Karwath+Todisko pixel fonts
Published Feb 28, 2020. Last updated Apr 17, 2024.
In 2017, the artist Karwath+Todisko was planning an installation for a building façade and she needed a pixel font. She turned to Luc(as) de Groot. Her installation, mounted on the east façade of the building housing the Darmstadt Technical University’s supercomputer, consists of a 12 × 8 grid with 96 individual lighting elements. On this grid, ideas from the eighteenth-century German mathematician Georg Christoph Lichtenberg are displayed in 8-digit binary code.
Since this code isn’t directly understandable, it alternates with readable text displayed in a pixel font. Text and code each scroll across the grid.
The mechanics of the installation called for non-square pixels.

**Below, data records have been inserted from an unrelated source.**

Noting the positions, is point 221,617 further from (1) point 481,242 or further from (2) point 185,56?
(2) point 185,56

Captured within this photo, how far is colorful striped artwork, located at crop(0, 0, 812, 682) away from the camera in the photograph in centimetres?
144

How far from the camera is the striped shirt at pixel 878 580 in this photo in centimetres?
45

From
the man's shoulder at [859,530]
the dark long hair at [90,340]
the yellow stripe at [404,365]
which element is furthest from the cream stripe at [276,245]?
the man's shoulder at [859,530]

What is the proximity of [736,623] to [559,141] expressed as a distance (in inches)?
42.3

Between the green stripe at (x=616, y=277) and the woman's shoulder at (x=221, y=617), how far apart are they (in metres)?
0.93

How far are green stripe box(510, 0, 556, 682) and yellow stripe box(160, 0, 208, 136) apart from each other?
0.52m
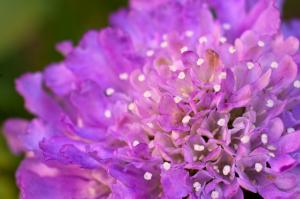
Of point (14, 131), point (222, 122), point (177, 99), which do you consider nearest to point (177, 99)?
point (177, 99)

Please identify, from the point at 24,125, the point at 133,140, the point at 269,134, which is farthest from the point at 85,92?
the point at 269,134

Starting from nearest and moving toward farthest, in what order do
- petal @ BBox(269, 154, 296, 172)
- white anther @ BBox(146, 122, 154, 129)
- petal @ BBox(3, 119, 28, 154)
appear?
petal @ BBox(269, 154, 296, 172), white anther @ BBox(146, 122, 154, 129), petal @ BBox(3, 119, 28, 154)

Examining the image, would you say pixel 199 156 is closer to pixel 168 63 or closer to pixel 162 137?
pixel 162 137

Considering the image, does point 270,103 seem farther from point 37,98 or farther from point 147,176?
point 37,98

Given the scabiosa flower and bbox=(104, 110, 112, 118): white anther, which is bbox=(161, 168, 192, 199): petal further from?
bbox=(104, 110, 112, 118): white anther

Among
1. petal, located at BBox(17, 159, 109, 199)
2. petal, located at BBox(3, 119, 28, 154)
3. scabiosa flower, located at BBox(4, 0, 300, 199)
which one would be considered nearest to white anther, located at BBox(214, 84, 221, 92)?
scabiosa flower, located at BBox(4, 0, 300, 199)

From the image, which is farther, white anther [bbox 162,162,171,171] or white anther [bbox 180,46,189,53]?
white anther [bbox 180,46,189,53]

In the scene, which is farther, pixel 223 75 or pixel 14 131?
pixel 14 131

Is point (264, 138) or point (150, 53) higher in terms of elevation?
point (150, 53)

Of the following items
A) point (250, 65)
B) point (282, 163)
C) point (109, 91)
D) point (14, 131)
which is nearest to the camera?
point (282, 163)

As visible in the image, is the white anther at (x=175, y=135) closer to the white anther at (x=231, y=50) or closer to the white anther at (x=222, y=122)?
the white anther at (x=222, y=122)
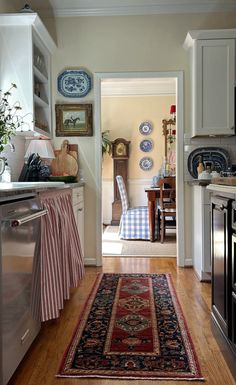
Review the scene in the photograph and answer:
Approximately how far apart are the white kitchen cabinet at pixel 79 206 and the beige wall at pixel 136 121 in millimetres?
3468

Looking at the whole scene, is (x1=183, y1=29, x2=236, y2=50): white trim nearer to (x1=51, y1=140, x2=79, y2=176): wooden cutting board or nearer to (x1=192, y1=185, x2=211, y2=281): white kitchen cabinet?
(x1=192, y1=185, x2=211, y2=281): white kitchen cabinet

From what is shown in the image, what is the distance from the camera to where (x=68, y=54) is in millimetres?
3998

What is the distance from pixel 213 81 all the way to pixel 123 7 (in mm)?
1281

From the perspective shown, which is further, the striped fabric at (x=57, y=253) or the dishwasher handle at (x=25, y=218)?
the striped fabric at (x=57, y=253)

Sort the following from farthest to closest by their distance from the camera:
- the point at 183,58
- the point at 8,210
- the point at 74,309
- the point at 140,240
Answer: the point at 140,240
the point at 183,58
the point at 74,309
the point at 8,210

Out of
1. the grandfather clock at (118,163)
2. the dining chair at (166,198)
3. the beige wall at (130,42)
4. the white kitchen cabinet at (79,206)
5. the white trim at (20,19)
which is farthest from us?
the grandfather clock at (118,163)

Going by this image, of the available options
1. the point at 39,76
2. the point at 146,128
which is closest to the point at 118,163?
the point at 146,128

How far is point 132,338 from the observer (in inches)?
86.4

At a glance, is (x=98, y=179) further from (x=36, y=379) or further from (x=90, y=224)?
(x=36, y=379)

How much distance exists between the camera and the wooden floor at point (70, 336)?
5.71 ft

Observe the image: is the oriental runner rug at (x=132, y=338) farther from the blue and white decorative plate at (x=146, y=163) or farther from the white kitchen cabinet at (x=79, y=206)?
the blue and white decorative plate at (x=146, y=163)

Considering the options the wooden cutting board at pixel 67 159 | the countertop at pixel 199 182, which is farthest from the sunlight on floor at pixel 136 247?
the wooden cutting board at pixel 67 159

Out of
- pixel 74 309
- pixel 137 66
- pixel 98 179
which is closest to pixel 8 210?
pixel 74 309

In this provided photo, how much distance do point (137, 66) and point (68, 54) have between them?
30.6 inches
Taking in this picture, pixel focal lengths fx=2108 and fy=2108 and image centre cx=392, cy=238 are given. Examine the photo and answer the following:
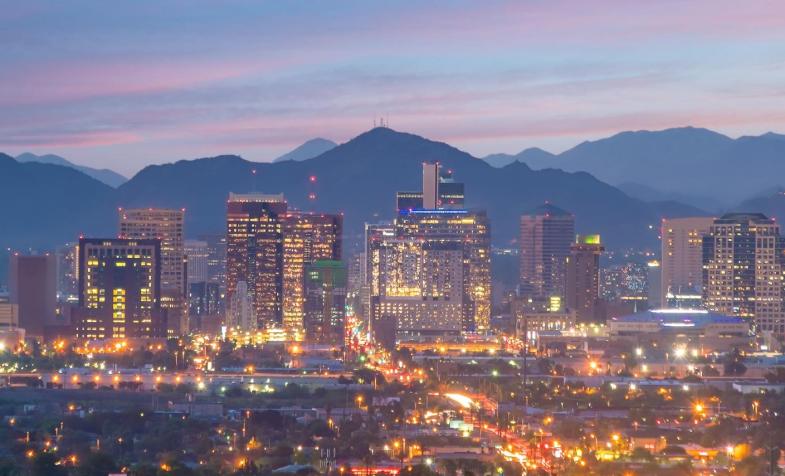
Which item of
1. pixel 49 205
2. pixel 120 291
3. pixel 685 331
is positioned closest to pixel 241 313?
pixel 120 291

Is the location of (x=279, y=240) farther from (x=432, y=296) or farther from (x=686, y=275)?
(x=686, y=275)

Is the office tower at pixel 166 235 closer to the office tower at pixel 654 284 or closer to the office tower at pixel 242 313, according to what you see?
the office tower at pixel 242 313

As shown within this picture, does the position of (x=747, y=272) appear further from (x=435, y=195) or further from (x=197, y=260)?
(x=197, y=260)

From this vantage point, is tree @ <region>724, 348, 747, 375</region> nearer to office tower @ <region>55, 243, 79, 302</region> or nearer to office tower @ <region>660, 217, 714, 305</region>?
office tower @ <region>660, 217, 714, 305</region>

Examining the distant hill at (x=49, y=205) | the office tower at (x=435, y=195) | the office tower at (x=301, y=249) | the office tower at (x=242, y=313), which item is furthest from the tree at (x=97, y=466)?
the distant hill at (x=49, y=205)

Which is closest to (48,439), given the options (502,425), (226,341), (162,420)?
(162,420)

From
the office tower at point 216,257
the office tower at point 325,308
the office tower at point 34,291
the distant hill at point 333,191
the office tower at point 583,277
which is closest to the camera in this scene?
the office tower at point 34,291

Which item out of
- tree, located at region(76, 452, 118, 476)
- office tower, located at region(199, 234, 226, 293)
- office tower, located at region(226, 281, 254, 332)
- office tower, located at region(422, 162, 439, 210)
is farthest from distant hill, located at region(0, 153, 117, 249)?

Letterforms are constructed from rectangular shapes. This has beneficial typographic ramifications: vertical strokes become stronger than horizontals.
Lucas created a series of pixel fonts for Karwath+Todisko to choose from. In the end, she picked a wide design utilizing capital letters that were each six pixels high. Although this might sound rather small, when those six “pixels” are stacked on top of each other, the resulting letters are as tall as one floor of the building.
The finished installation is named HLR LICHTENBERG1. The abbreviation “HLR” stands for the German word Hochleistungsrechner, meaning a supercomputer. The piece went up in January 2018 at the Technische Universität Darmstadt, Campus Lichtwiese.